> _Text_:
* * * * *

Tutorial 2: Introduction to SocSciBot 4
This tutorial introduction goes through the full stages of a very small SocSciBot project, from the initial crawling to analyzing the link data. Going through this project is the easiest way of learning what SocSciBot can do.
Step 1: Installing SocSciBot 4
- Go to the SocSciBot web site http://socscibot.wlv.ac.uk/ and follow the link to download SocSciBot 4 if you agree with the conditions of use. Choose a place to save SocSciBot 4 to where you have plenty of storage space to save data. This will typically be your computer's hard drive, e.g. the C: drive.
Step 2: Installing Pajek
If you want to produce network diagrams with SocSciBot data then you are recommended to install Pajek. You need to do this before starting SocSciBot for the first time, because SocSciBot looks for Pajek when it is first started, and will not find Pajek if Pajek is installed after SocSciBot is first run.

* * * * *

> _Listed records_:

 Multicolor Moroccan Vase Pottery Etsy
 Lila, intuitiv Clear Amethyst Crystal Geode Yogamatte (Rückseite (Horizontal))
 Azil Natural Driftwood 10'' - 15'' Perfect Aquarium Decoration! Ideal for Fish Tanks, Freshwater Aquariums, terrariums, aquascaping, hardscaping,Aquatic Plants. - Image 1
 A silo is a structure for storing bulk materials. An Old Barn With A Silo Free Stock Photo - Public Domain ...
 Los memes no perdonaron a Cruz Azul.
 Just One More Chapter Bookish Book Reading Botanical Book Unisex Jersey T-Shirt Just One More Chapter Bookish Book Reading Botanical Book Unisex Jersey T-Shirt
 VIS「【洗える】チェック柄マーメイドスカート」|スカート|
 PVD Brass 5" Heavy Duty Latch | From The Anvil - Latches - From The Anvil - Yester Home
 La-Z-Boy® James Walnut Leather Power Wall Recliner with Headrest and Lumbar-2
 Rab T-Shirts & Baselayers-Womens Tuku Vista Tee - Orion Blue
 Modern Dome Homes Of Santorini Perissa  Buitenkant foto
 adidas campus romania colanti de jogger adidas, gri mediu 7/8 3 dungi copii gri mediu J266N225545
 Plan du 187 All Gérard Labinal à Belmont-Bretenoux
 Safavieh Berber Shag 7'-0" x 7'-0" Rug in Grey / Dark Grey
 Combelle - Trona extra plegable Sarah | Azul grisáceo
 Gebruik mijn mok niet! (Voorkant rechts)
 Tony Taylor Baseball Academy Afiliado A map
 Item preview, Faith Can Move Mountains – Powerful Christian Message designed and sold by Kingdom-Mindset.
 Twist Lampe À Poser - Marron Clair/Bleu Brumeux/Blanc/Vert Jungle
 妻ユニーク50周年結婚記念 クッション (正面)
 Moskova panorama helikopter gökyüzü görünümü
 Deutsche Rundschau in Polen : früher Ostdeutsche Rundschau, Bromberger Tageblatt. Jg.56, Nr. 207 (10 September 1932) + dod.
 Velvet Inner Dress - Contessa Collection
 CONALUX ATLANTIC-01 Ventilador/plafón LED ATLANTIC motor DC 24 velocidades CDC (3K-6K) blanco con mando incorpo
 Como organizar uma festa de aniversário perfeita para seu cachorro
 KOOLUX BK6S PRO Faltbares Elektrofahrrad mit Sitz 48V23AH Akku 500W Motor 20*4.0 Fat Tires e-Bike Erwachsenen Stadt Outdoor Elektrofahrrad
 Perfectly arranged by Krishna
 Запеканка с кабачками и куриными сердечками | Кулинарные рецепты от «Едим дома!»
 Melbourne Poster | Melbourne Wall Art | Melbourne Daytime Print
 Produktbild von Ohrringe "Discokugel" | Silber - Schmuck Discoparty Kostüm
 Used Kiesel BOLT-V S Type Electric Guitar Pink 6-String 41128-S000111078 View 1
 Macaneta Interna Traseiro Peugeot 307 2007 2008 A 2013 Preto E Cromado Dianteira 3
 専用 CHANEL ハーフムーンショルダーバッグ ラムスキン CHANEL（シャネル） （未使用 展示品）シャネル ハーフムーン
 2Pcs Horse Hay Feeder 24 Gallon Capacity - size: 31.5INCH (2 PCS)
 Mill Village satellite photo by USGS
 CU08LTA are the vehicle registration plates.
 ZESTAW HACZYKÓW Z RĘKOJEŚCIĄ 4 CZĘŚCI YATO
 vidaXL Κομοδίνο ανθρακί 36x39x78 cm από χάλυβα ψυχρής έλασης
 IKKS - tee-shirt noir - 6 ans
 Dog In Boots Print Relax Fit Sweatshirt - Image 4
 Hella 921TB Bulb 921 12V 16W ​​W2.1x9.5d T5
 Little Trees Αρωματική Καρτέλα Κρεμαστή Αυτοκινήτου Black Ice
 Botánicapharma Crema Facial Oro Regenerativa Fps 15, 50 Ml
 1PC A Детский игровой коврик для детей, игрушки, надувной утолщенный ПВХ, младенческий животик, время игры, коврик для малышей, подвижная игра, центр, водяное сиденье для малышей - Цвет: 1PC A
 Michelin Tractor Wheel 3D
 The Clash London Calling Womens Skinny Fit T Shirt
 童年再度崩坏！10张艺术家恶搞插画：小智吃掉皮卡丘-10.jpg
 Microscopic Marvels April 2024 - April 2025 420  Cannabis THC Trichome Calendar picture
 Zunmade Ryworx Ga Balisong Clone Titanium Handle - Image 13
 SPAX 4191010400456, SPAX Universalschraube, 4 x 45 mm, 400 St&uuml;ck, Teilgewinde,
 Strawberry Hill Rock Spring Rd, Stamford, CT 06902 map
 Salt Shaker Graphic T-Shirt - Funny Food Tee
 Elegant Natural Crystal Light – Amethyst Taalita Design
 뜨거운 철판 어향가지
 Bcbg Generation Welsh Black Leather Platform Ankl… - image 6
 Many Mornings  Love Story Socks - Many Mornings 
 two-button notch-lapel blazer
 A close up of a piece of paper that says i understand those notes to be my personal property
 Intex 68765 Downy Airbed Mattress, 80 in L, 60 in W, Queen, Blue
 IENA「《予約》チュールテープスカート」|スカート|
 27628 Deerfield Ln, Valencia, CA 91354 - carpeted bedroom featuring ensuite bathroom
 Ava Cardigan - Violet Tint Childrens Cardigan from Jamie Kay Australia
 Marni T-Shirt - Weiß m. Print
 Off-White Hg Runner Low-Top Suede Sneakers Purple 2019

* * * * *

> _Task 1_:
According to the SocSciBot tutorial, why must Pajek be installed before SocSciBot is started for the first time?
> _Task 2_:
Reproduce word for word the part of the SocSciBot tutorial starting with "Tutorial 2: Introduction" and going on through "the C: drive.".

> _Solution 1_:
SocSciBot looks for Pajek when it is first started, so it will not find Pajek if Pajek is installed after SocSciBot is first run.

> _Solution 2_:
Tutorial 2: Introduction to SocSciBot 4
This tutorial introduction goes through the full stages of a very small SocSciBot project, from the initial crawling to analyzing the link data. Going through this project is the easiest way of learning what SocSciBot can do.
Step 1: Installing SocSciBot 4
- Go to the SocSciBot web site http://socscibot.wlv.ac.uk/ and follow the link to download SocSciBot 4 if you agree with the conditions of use. Choose a place to save SocSciBot 4 to where you have plenty of storage space to save data. This will typically be your computer's hard drive, e.g. the C: drive.